Ils n'ont plus le choix, il faut arracher: face à la chute de 40% des ventes de Cognac depuis 2021, les producteurs ont entrepris de sacrifier 15% du vignoble

TITRE : Ils n'ont plus le choix, il faut arracher : face à la chute de 40% des ventes de Cognac depuis 2021, les producteurs ont entrepris de sacrifier 15% du v
TITRE : Ils n'ont plus le choix, il faut arracher : face à la chute de 40% des ventes de Cognac depuis 2021, les producteurs ont entrepris de sacrifier 15% du vignoble
La filière du cognac fait face à une crise sans précédent. En effet, depuis 2021, les ventes de cette boisson emblématique ont chuté de 40%, incitant l'interprofession à prendre des mesures radicales. Le 30 avril 2026, un plan d'arrachage touchant jusqu'à 15% des surfaces cultivées a été annoncé, un choix stratégique visant à revitaliser un secteur en danger.
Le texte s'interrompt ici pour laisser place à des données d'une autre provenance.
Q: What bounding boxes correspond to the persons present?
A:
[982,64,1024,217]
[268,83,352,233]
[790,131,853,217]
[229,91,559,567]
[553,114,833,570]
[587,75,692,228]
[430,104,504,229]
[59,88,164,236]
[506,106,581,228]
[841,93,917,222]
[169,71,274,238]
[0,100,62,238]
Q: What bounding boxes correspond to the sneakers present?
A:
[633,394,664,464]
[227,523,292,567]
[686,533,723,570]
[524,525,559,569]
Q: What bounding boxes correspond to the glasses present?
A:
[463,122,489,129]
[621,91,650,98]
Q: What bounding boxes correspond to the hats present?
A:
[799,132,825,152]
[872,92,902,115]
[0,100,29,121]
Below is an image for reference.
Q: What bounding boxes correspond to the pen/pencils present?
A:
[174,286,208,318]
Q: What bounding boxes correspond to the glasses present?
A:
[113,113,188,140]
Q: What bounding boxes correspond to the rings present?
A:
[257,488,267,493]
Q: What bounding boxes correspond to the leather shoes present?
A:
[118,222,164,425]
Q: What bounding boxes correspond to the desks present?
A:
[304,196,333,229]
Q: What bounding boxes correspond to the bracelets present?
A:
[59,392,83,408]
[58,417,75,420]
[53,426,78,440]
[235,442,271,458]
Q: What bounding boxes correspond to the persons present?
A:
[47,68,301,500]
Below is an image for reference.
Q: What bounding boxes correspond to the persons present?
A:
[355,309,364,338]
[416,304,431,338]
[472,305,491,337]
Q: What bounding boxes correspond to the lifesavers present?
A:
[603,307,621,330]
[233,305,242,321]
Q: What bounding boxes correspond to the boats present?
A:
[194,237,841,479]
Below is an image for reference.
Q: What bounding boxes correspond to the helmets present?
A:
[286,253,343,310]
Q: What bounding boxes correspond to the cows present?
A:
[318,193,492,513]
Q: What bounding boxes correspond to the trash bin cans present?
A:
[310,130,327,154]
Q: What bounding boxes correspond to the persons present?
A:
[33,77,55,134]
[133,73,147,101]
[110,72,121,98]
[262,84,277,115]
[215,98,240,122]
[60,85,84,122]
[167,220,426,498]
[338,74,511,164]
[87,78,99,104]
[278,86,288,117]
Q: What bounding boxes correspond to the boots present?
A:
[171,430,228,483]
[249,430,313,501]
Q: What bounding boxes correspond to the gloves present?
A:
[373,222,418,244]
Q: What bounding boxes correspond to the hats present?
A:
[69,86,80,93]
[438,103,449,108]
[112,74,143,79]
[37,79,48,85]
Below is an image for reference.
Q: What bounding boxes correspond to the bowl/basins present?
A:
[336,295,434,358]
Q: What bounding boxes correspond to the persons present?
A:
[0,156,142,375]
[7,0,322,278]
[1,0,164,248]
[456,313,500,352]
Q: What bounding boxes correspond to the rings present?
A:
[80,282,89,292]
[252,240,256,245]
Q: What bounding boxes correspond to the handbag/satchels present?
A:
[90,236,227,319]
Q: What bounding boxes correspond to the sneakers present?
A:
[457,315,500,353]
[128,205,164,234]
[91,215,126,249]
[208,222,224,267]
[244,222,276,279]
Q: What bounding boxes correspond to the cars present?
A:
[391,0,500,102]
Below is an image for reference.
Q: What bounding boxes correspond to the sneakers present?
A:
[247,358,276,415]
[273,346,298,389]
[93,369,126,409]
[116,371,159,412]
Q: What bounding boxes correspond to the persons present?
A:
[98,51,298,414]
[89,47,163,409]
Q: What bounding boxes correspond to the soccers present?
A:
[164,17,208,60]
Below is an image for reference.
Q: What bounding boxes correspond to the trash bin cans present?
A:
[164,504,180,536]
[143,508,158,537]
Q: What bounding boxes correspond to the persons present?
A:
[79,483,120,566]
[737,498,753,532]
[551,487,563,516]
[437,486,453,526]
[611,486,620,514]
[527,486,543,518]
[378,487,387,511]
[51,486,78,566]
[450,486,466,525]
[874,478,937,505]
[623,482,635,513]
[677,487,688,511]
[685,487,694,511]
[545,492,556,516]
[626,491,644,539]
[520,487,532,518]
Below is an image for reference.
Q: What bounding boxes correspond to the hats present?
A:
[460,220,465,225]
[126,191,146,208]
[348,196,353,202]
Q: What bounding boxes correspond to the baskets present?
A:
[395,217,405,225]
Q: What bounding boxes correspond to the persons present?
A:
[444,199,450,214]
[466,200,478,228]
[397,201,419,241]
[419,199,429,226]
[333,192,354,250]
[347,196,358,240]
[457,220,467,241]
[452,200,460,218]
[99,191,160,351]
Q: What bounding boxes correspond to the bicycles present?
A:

Cette initiative, entièrement financée par des prêts bancaires, pourrait redessiner le paysage viticole de la région. Avec une estimation de 12.000 à 13.000 hectares de vignes devant être arrachés dans les années à venir, l'objectif est clair : restaurer les rendements de production. Pour chaque hectare concerné, un soutien financier de 4.500 euros est prévu, dont 3.000 euros seront versés immédiatement après l'arrachage, suivis de versements de 1.500 euros étalés sur cinq ans. L'interprofession ambitionne ainsi de retrouver l'essor d'avant la pandémie de Covid-19.
Cependant, malgré ces efforts, la situation continue de se dégrader. En 2025, une nouvelle chute de 20% des ventes a été observée, exacerbée par un contexte international difficile. Les droits de douane américains et une surtaxe imposée par la Chine pèsent lourdement sur les producteurs. Florent Morillon, président du Bureau National Interprofessionnel du Cognac (BNIC), a souligné : "La situation ne s'est pas améliorée. Je dirais même qu'elle s'est légèrement aggravée avec ce qui arrive dans le Golfe."
La pression sur les producteurs ne cesse d'augmenter. Actuellement, 97,5% des ventes de cognac se réalisent à l'international, générant des exportations estimées à 3 milliards d'euros. Les États-Unis et la Chine représentent des marchés cruciaux, avec des parts de 36% et 20% respectivement. Cependant, la tendance à la baisse de la consommation d'alcool, couplée à des tensions géopolitiques, complique la reprise des ventes. Le BNIC évalue le préjudice total à 500 millions d'euros.
Le plan d'arrachage, bien qu'il soit une mesure temporaire, soulève des interrogations quant à l'avenir de la filière. Les producteurs espèrent que cette stratégie permettra de rétablir les équilibres perdus et de répondre à une demande en mutation. À moyen terme, de nouvelles discussions officielles devraient être relancées pour aborder la situation, mais les perspectives demeurent incertaines.
Le 12 mai 2026, le BNIC a prévu une rencontre avec les acteurs du secteur pour envisager des solutions. Ce rendez-vous pourrait constituer un tournant dans la quête de renouveau d'une filière en pleine mutation. Les producteurs, confrontés à un défi sans précédent, espèrent ainsi trouver des voies pour redresser la situation et préparer un avenir plus serein pour le cognac.